With AI-powered virtual assistants, many basic banking interactions will become even more human-like with conversational AI. Bank of America has a substantial lead in this area with their AI-powered virtual assistant, Erica. These interactive enhancements go beyond simple functions like checking balances to also perform more involved tasks like acting as a financial concierge. The latest financial reports from Bank of America show that more and more customers are using its virtual assistant, Erica, more frequently than ever before. Erica’s presence and the AI’s capabilities have greatly improved in the last year and the last quarter, so that now they are a key part of the bank’s digital strategies.

Many organisations are already using artificial intelligence to simplify back-end operations, and banking is set to follow suit. The innovation process will improve as more employees get involved. Achieving real-time insights into product performance, service levels, and customer needs will add significant internal and external value.

Mobile-First Design with Cross-Device Support

Most financial institutions are transforming their digital banking operations to start with mobile-first methods. Mobile-first transformation includes improving products, services and experiences through a mobile lens, while other channels benefit as well. This requires a rethinking of everything, both internal and external, that has an impact on the customer, including business models to more accurately reflect consumer and business mobile banking trends.

In a world where more consumers access the internet using their smartphones rather than their desktops, mobile shouldn’t be considered as a channel to add to digital transformation strategy. Rather it should be a driving force behind customer-centric applications and future development.
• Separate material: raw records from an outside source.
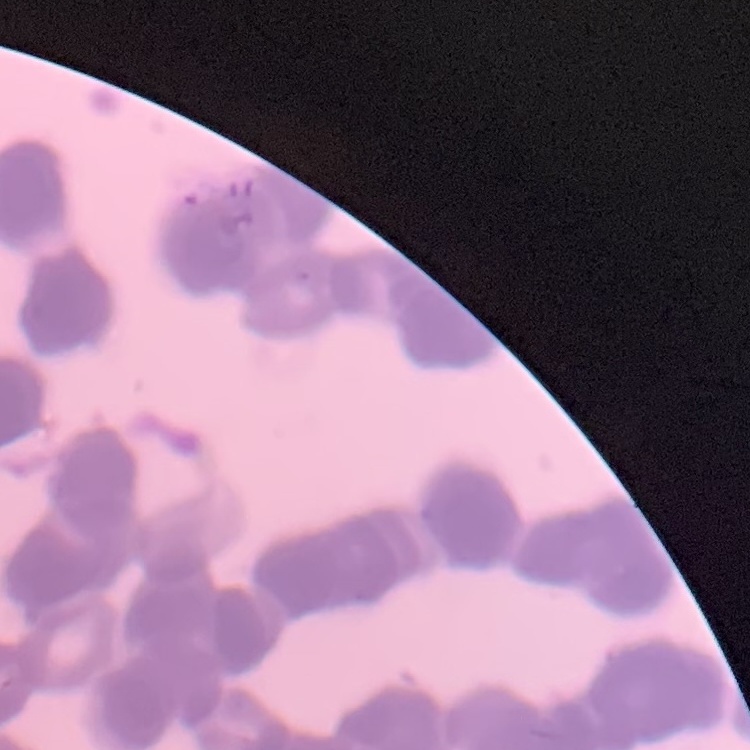
Summary:
  - Erythrocyte morphology: rouleaux formation
  - Stain: Field's or Giemsa
  - Image type: square crop of a larger photomicrograph
  - Preparation: thin blood smear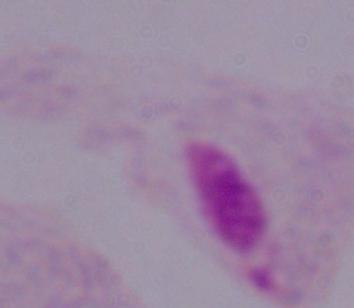
modality = micrograph
magnification = 1000x
identification = trichomonad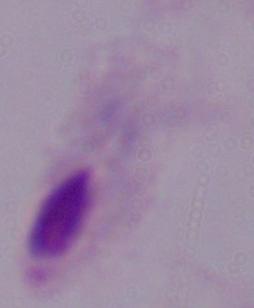

magnification = 1000x
identification = trichomonad
modality = photomicrograph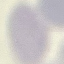

Summary:
  - Result: no malaria parasites seen
  - Image type: automatically extracted cell patch, resized to 64 × 64 pixels
  - Preparation: thin blood smear
  - Stain: Giemsa
  - Capture: smartphone through the microscope eyepieceAssess the morphology of the erythrocytes.
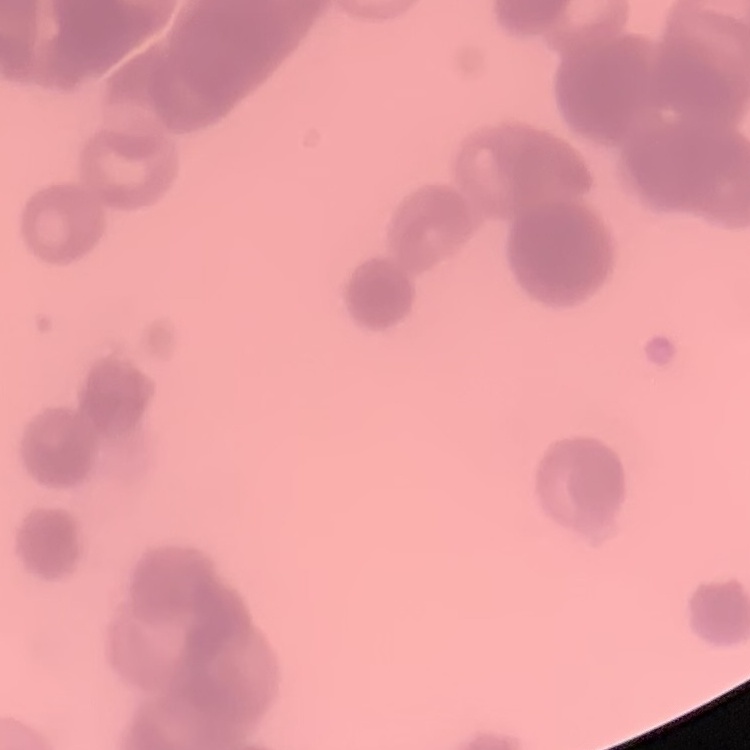

They show rouleaux formation.

Summary:
  - Preparation: thin blood film
  - Image type: one tile cut from a larger photomicrograph
  - Stain: Field's or Giemsa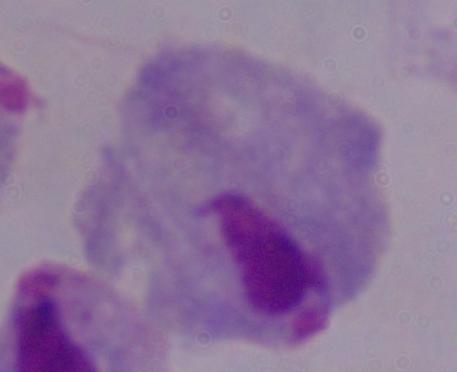 Micrograph. Captured at 1000x magnification. A trichomonad is shown.Identify the parasite.
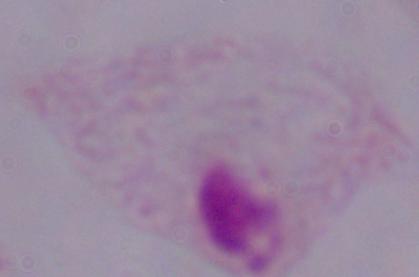
This is a trichomonad.

Summary:
  - Modality: micrograph
  - Magnification: 1000xAssess this cell for malaria.
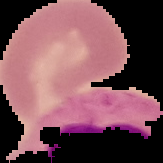
Uninfected.

Image is 163×163 pixels. From a thin blood film. The area outside the segmented cell region is set to black.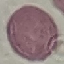

Summary:
  - Result: no malaria parasites detected
  - Preparation: thin blood film
  - Image type: cell patch, automatically extracted from a larger field of view and resized to 64 × 64 pixels
  - Capture: smartphone through the microscope eyepiece
  - Stain: GiemsaClassify this cell by malaria status.
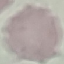
It is uninfected.

Summary:
  - Image type: automatically extracted cell patch, resized to 64 × 64 pixels
  - Preparation: thin blood film
  - Stain: Giemsa
  - Capture: smartphone camera at the microscope eyepiece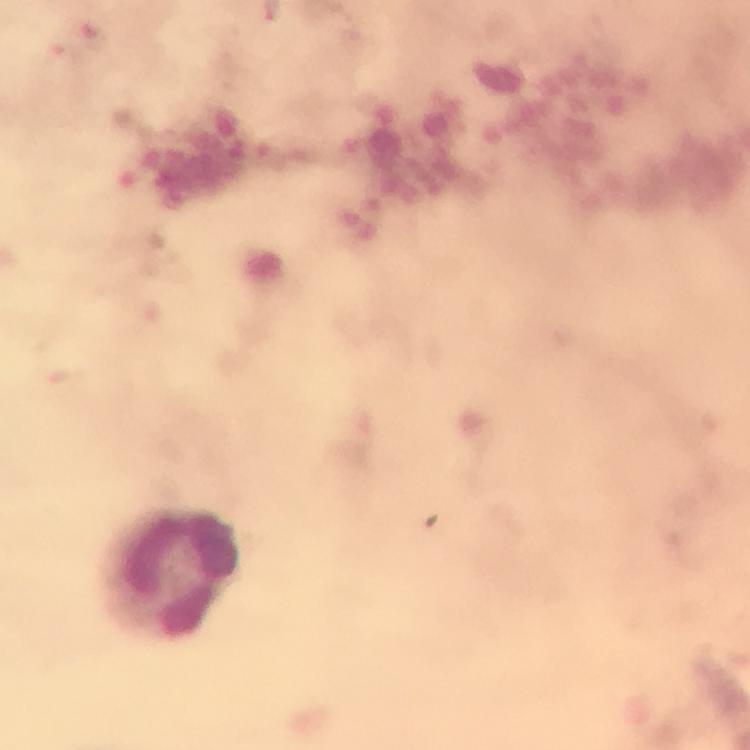
Approximate centers as (x, y) in pixels.
Summary:
  - Leukocyte locations: (172, 573)
  - Malaria parasites: none detected
  - Immersion oil: applied
  - Image size: 750×750 pixels
  - Preparation: thick blood film
  - Context: from a malaria diagnostic workup
  - Magnification: 100x
  - Capture: smartphone photograph through a microscope
  - Cropped from: one field of view
  - Stain: GiemsaDescribe the morphology of the erythrocytes.
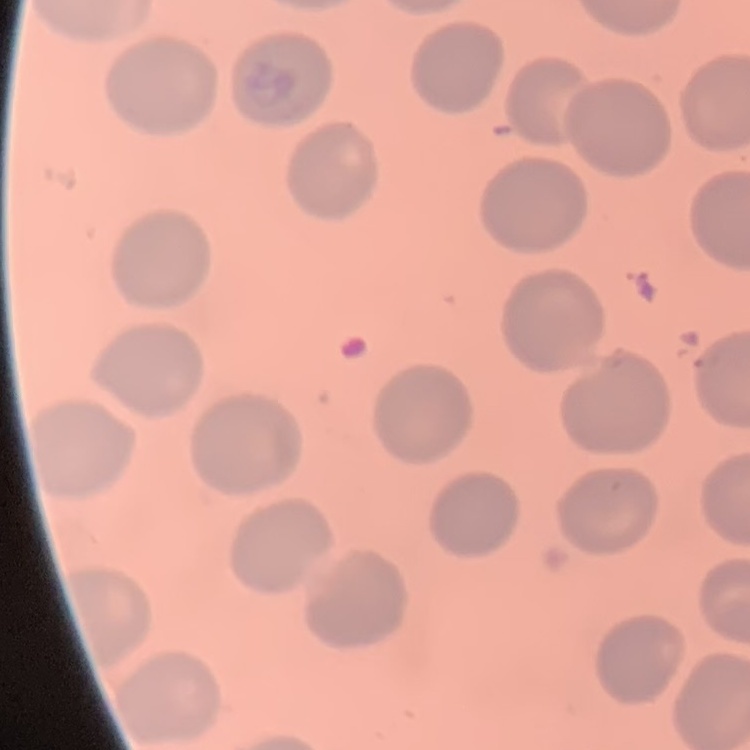
They show no rouleaux formation.

Summary:
  - Stain: Field's or Giemsa
  - Image type: one tile cut from a larger photomicrograph
  - Preparation: thin blood film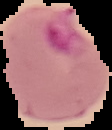

Image is 112×130 pixels. From a thin blood smear. Segmented cell region on a black background. Malaria status: parasitized.Assess this cell for malaria.
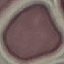
Uninfected.

Summary:
  - Stain: Giemsa
  - Preparation: thin blood film
  - Image type: automatically extracted cell patch, resized to 64 × 64 pixels
  - Capture: smartphone through the microscope eyepiece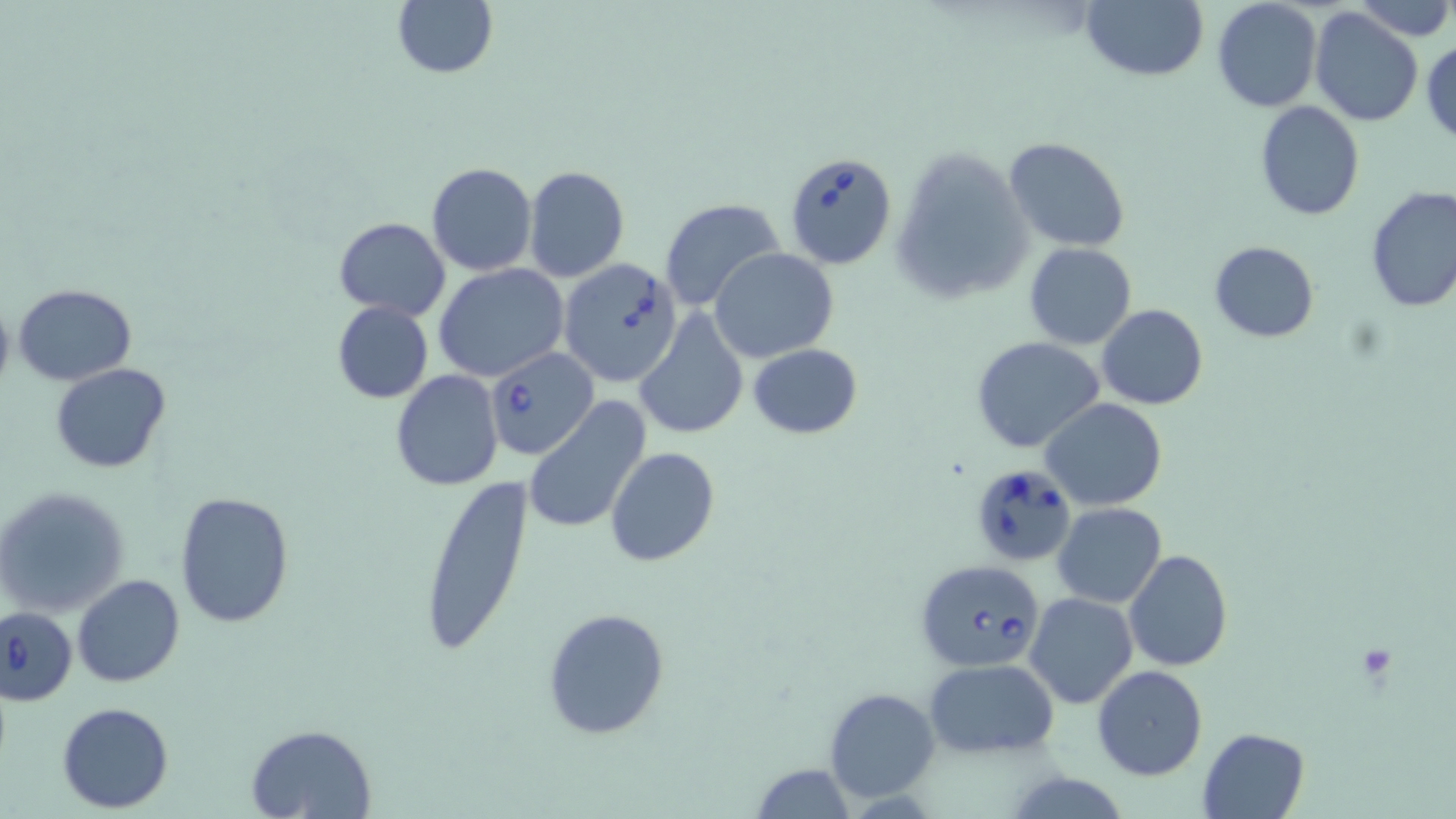

Summary:
  - Coordinate format: approximate bounding boxes as (x1,y1)-(x2,y2) corner pairs in pixels
  - Babesia divergens-infected red blood cell locations: (783,152)-(897,271), (558,257)-(683,386), (486,348)-(596,458), (966,463)-(1077,566), (915,558)-(1046,673), (0,606)-(78,706)
  - Uninfected red blood cell locations: (1080,0)-(1209,82), (1211,0)-(1323,113), (1348,0)-(1454,40), (391,1)-(497,79), (1309,6)-(1424,128), (1422,37)-(1455,146), (1255,102)-(1364,219), (1004,137)-(1131,253), (891,141)-(1034,304), (427,162)-(537,275), (523,165)-(629,282), (1364,186)-(1456,315), (660,198)-(785,314), (334,216)-(451,320), (1209,239)-(1318,344), (1024,242)-(1136,349), (710,248)-(839,362), (434,264)-(570,383), (14,285)-(137,385), (0,295)-(15,401), (332,301)-(434,404), (1097,303)-(1207,410), (633,308)-(749,440), (971,337)-(1106,454), (747,342)-(862,439), (52,363)-(171,474), (391,370)-(503,492), (524,397)-(653,535), (1041,398)-(1167,511), (605,448)-(720,565), (416,473)-(533,660), (1,488)-(129,616), (175,491)-(296,627), (1052,503)-(1168,607), (1122,549)-(1232,672), (72,574)-(185,688), (1025,593)-(1138,709), (542,608)-(671,740), (923,658)-(1059,759), (1092,665)-(1207,780), (825,688)-(940,803), (57,701)-(174,812), (247,724)-(375,818), (1197,727)-(1309,817), (751,763)-(856,817)
  - Slide-level diagnosis: Babesia divergens
  - Stain: May-Grünwald-Giemsa
  - Field of view: one of a larger specimen
  - Preparation: thin blood film
  - Magnification: 1000x
  - Image size: 1456×819 pixels
  - Modality: light microscopy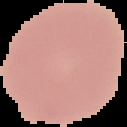 Image is 127×127 pixels. Malaria status: uninfected. Segmented cell region on a black background. From a thin blood film.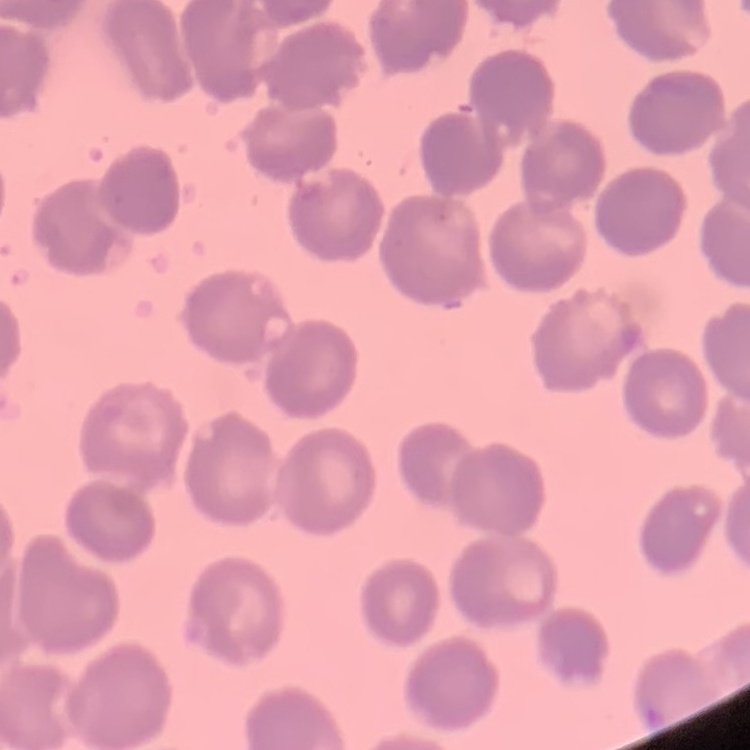

The erythrocytes exhibit no rouleaux formation. Square crop of a larger photomicrograph. Field's or Giemsa stain. Thin blood film.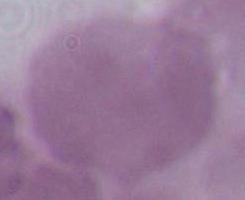

Captured at 1000x magnification. Photomicrograph. A red blood cell is seen.State the preparation type.
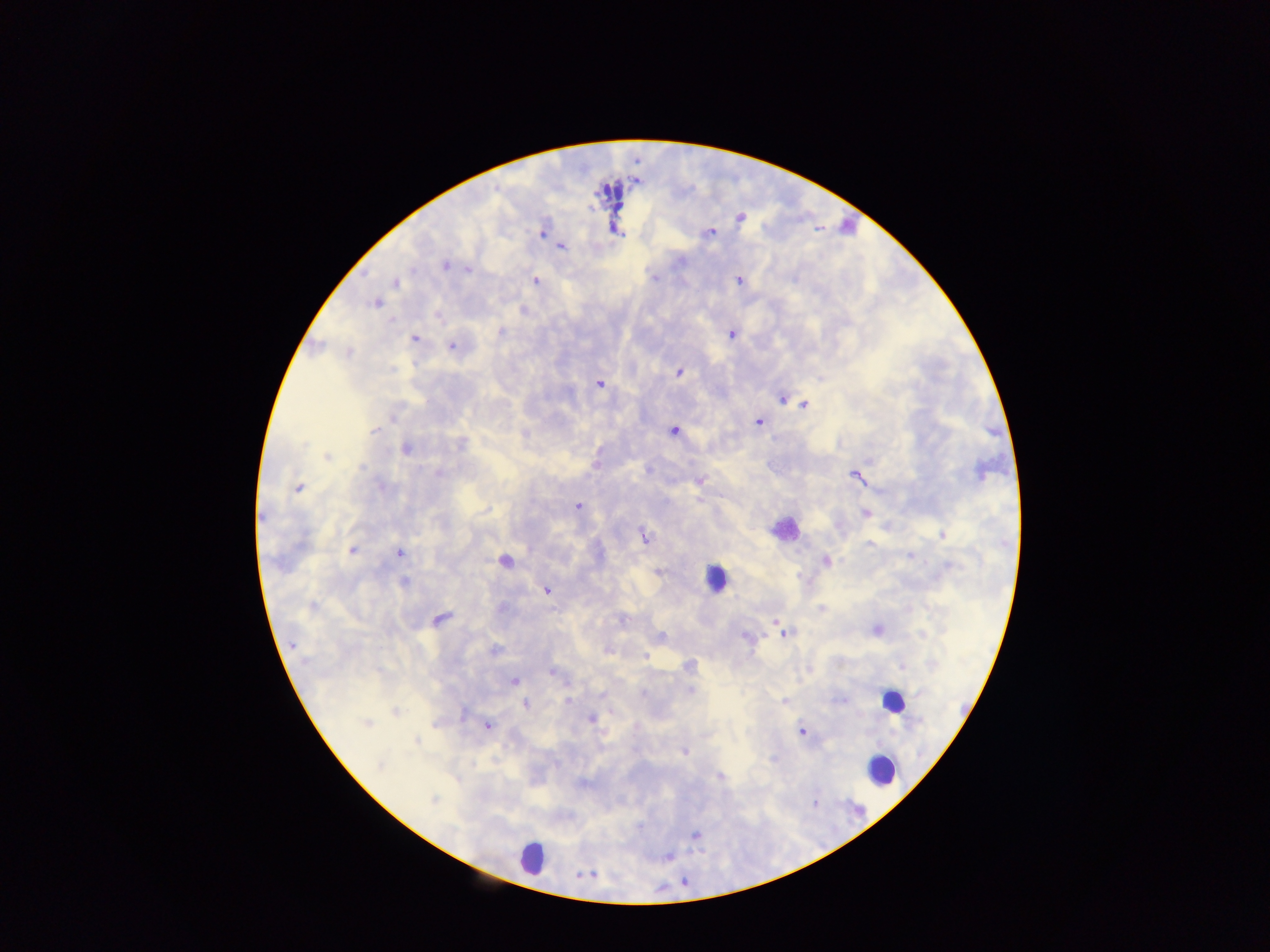
This is a thick smear.

Approximate centers as {x, y} in pixels.
Summary:
  - Malaria parasite locations: {739, 218}, {542, 232}, {711, 232}, {562, 247}, {447, 265}, {468, 267}, {535, 280}, {738, 280}, {398, 283}, {377, 302}, {438, 317}, {393, 321}, {502, 330}, {733, 334}, {417, 339}, {451, 345}, {393, 369}, {679, 372}, {599, 384}, {782, 400}, {807, 404}, {393, 417}, {758, 422}, {674, 429}, {374, 430}, {462, 443}, {407, 449}, {325, 455}, {646, 469}, {438, 472}, {856, 478}, {699, 482}, {298, 487}, {577, 505}, {485, 511}, {866, 513}, {943, 534}, {644, 535}, {872, 545}, {353, 550}, {400, 552}, {911, 556}, {827, 560}, {949, 564}, {660, 572}, {404, 581}, {547, 591}, {820, 608}, {773, 620}, {662, 634}, {747, 639}, {293, 647}, {493, 649}, {608, 652}, {645, 656}, {690, 665}, {903, 668}, {553, 672}, {515, 681}, {690, 690}, {568, 701}, {783, 701}, {527, 703}, {394, 712}, {462, 715}, {591, 718}, {368, 723}, {433, 724}, {486, 725}, {801, 732}, {417, 741}, {685, 752}, {380, 764}, {471, 765}, {719, 778}, {433, 801}, {695, 835}
  - Leukocyte locations: {783, 529}, {720, 576}, {891, 706}, {883, 774}, {527, 853}
  - Field of view: single
  - Image size: 1270×952 pixels
  - Capture: mobile-phone photograph through a microscope
  - Country: Ghana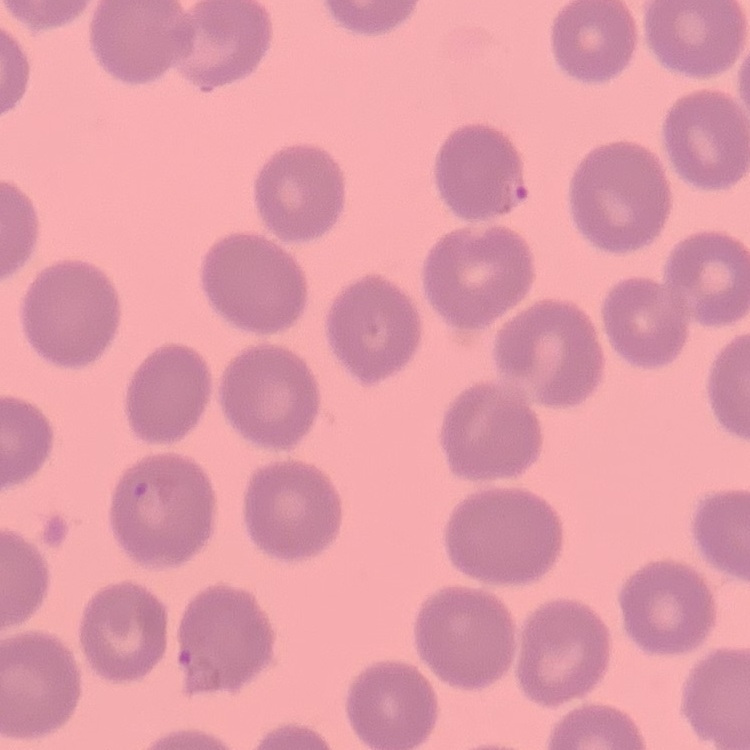

The erythrocytes show no rouleaux formation. Field's or Giemsa stain. Square crop of a larger photomicrograph. Thin blood film.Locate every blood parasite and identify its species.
Taking a mobile-first perspective opens doors to innovative new solutions for increasing customer acquisition, engagement, relationships, and loyalty. A mobile-first approach will also contribute to increased efficiencies through the integration of artificial intelligence, robotic process automation, and biometrics. These enhancements are not so much about the device as they are about how to make the most of the device’s capabilities.

Taking a mobile-first approach to digital banking means that you can align your business model around your customers’ needs as well as support digital banking solutions in the future. Financial institutions are increasingly bypassing legacy branch processes, deploying digital devices to staff for improved internal and external experiences. Generally, applying a transformation to both online and physical channels is relatively easy.

A New Approach To Back-Office Processes

Despite increased consumer demand for experiences powered by digital devices, many financial institutions still use outdated back-office processes and processes based on people and paper that impede the implementation of fast, simple and seamless solutions. 

To increase efficiency and improve customer experiences, financial institutions should not simply digitise their existing back-office processes but rather start from scratch, using new technologies and automation.

Financial institutions could employ much smaller departments to run value-added tasks, such as deal origination, KYC validation, data collection, and distribution.

Robotic process automation results in cost reduction, increased efficiency, improved accuracy, and improved customer experiences. 

A New Workforce Model

Many jobs have seen their skills change from 2016 to 2019. While new technologies and the shift to digital banking are driving the demand for new skills, many new jobs require soft skills, not just hard skills. Employees of financial institutions should have the ability to thrive in the face of a disruptive business environment through collaboration, innovation, adaptability, and perseverance.

Many workers are abandoning the traditional work environment in favour of either hybrid options or the gig economy or abandoning the active workforce altogether, as shown by the term “The Great Resignation“.

To be competitive in the digital banking era, financial institutions will need to recognise that many of their employees will consider flexible working arrangements when selecting an employer. The shift will require many banks and credit unions to rethink their existing workforce models.